[Dataset entries]
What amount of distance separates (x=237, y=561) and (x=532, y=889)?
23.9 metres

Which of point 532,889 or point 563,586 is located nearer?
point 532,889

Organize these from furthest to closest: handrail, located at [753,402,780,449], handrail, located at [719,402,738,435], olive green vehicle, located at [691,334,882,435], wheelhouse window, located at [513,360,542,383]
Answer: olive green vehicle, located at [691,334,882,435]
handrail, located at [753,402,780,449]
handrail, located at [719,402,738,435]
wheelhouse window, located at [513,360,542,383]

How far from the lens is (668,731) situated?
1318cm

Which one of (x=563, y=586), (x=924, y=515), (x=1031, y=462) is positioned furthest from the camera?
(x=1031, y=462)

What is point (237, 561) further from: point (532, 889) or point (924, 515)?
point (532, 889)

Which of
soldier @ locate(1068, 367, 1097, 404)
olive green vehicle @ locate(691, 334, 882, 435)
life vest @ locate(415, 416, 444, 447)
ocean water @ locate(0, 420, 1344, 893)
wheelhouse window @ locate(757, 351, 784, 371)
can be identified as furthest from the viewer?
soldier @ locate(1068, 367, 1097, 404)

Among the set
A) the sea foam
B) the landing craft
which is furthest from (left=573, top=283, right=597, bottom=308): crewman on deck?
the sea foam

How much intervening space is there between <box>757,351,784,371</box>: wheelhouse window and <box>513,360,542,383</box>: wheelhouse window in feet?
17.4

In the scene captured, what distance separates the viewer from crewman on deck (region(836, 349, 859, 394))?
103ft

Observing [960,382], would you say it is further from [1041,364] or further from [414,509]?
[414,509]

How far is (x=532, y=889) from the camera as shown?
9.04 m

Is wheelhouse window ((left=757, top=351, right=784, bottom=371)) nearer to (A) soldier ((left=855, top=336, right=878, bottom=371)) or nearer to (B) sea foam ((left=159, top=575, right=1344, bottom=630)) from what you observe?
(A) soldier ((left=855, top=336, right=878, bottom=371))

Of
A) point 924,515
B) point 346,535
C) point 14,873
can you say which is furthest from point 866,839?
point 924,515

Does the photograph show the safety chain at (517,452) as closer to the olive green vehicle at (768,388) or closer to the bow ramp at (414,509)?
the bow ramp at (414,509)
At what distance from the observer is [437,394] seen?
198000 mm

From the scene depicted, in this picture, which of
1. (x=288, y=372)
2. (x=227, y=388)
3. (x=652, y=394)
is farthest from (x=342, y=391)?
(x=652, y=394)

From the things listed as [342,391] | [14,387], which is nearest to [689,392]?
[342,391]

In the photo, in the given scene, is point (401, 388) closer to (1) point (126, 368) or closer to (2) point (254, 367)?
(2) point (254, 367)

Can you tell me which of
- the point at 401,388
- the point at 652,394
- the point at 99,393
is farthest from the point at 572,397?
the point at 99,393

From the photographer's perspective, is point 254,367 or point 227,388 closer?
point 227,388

» Problem to work on: Copy every one of the dataset entries above word for word, with no changes.

» Solution for this problem:
What amount of distance separates (x=237, y=561) and (x=532, y=889)?
23.9 metres

Which of point 532,889 or point 563,586 is located nearer?
point 532,889

Organize these from furthest to closest: handrail, located at [753,402,780,449], handrail, located at [719,402,738,435], olive green vehicle, located at [691,334,882,435], wheelhouse window, located at [513,360,542,383]
Answer: olive green vehicle, located at [691,334,882,435]
handrail, located at [753,402,780,449]
handrail, located at [719,402,738,435]
wheelhouse window, located at [513,360,542,383]

How far from the lens is (668,731) situated?
1318cm

Which one of (x=563, y=586), (x=924, y=515), (x=1031, y=462) is positioned furthest from the camera?
(x=1031, y=462)

What is point (237, 561) further from: point (532, 889) or point (924, 515)?
point (532, 889)

Which of
soldier @ locate(1068, 367, 1097, 404)
olive green vehicle @ locate(691, 334, 882, 435)
life vest @ locate(415, 416, 444, 447)
ocean water @ locate(0, 420, 1344, 893)
wheelhouse window @ locate(757, 351, 784, 371)
can be identified as furthest from the viewer?
soldier @ locate(1068, 367, 1097, 404)

Among the set
A) the sea foam
B) the landing craft
which is furthest from (left=573, top=283, right=597, bottom=308): crewman on deck?
the sea foam

How much intervening space is there between <box>757,351,784,371</box>: wheelhouse window and <box>513,360,542,383</box>: wheelhouse window in feet?
17.4

In the scene captured, what distance separates the viewer from crewman on deck (region(836, 349, 859, 394))?
103ft

Observing [960,382], would you say it is further from [1041,364] or further from [414,509]?
[414,509]

How far is (x=532, y=889) from the camera as shown?
9.04 m

Is wheelhouse window ((left=757, top=351, right=784, bottom=371)) nearer to (A) soldier ((left=855, top=336, right=878, bottom=371)) or nearer to (B) sea foam ((left=159, top=575, right=1344, bottom=630)) from what you observe?
(A) soldier ((left=855, top=336, right=878, bottom=371))

Of
A) point 924,515
B) point 346,535
C) point 14,873
can you say which is furthest from point 866,839?
point 924,515

Does the photograph show the safety chain at (517,452) as closer to the olive green vehicle at (768,388) or closer to the bow ramp at (414,509)?
the bow ramp at (414,509)
At what distance from the observer is [437,394] seen?
198000 mm

From the scene depicted, in this picture, which of
1. (x=288, y=372)
2. (x=227, y=388)
3. (x=652, y=394)
is farthest from (x=342, y=391)?
(x=652, y=394)

From the things listed as [342,391] | [14,387], which is nearest to [689,392]?
[342,391]

In the photo, in the given scene, is point (401, 388) closer to (1) point (126, 368) or closer to (2) point (254, 367)?
(2) point (254, 367)

Can you tell me which of
- the point at 401,388
- the point at 652,394
- the point at 99,393
is farthest from the point at 572,397?
the point at 99,393

From the photographer's perspective, is point 254,367 or point 227,388 closer?
point 227,388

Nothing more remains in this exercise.